Um ano depois, estes dois homens partilhariam um trágico destino: em Maio de 1977, Nito Alves seria acusado de liderar, em Luanda, uma intentona golpista contra o presidente Agostinho Neto. Durante o levantamento, a Rádio Nacional chegou a estar momentaneamente nas mãos dos revoltosos, mas esta seria de imediato retomada, com a intervenção dos militares cubanos que se encontravam em Angola. A intentona fracassou, mas o que se seguiu foi um autêntico banho de sangue. Na sequência de uma implacável purga interna no MPLA, Estêvão Gungo Arão seria igualmente detido e nunca mais a família o veria, nem vivo nem morto. Nito Alves, por seu lado, seria executado após ter estado a monte durante algum tempo, nas matas do Norte de Luanda, onde estava instalada a Primeira Região da guerrilha anti-colonial do MPLA.

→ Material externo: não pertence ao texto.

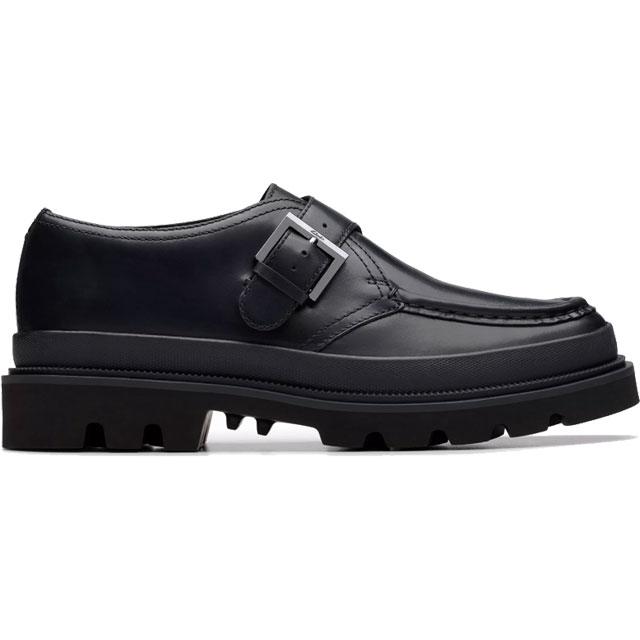 Clarks（クラークス） 爆買 厚底 メンズ バデルモンク チャンキー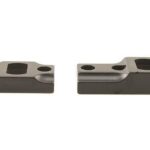 LU60760 Leupold 2-Piece Dual Dovetail Base - Kimber 8400 Matte Black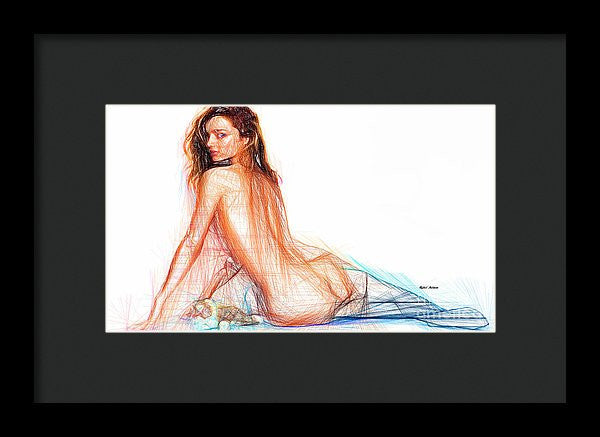 Framed Print - Aphrodisiac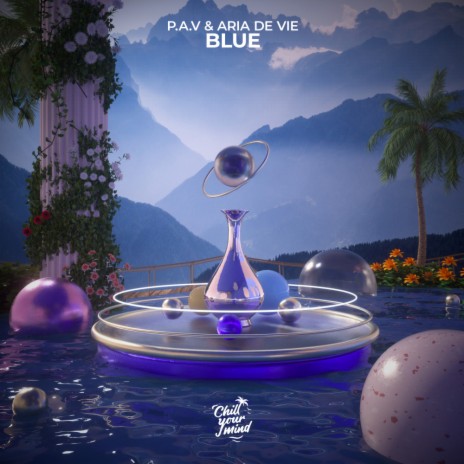 Blue ft. Aria De vie | Boomplay Music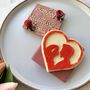 Chocolate Love Heart, Anniversary, Valentine's Gift, thumbnail 4 of 10
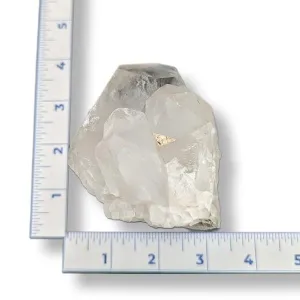 Quartz Crystal Cluster 506g Approximate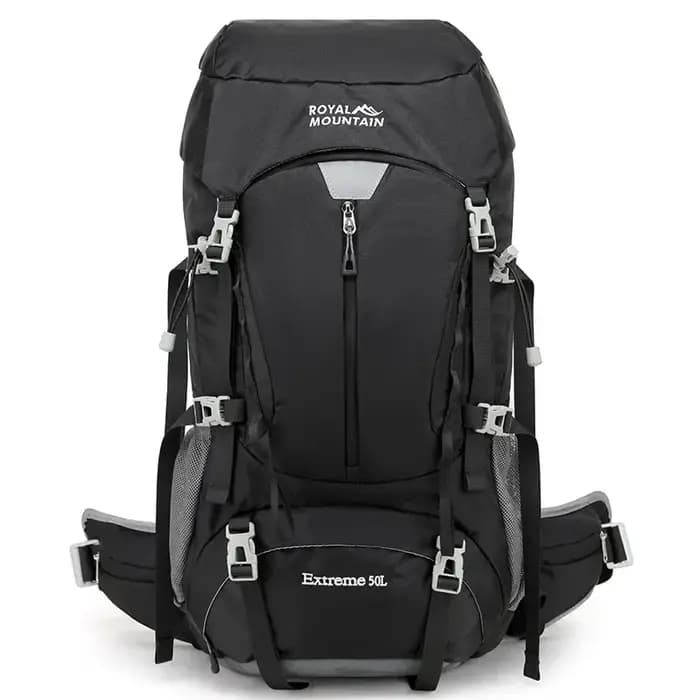 50L voyage en plein air alpinisme sac à dos grande capacité Camping sac à dos Sport randonnée escala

Naquela manhã cinzenta de Julho, típica da época de cacimbo, o comboio do CFB com as ruidosas brigadas de estudantes a bordo, partiu da velha estação de Benguela, descreveu a curva do Quioche e cruzou a ponte do Cavaco. Durante 15 minutos a locomotiva diesel-eléctrica esgueirou-se por uma galeria entre o canavial da açucareira e a estrada asfaltada, ladeada de palmeiras de dendêm, até chegar ao nó da estação do Negrão.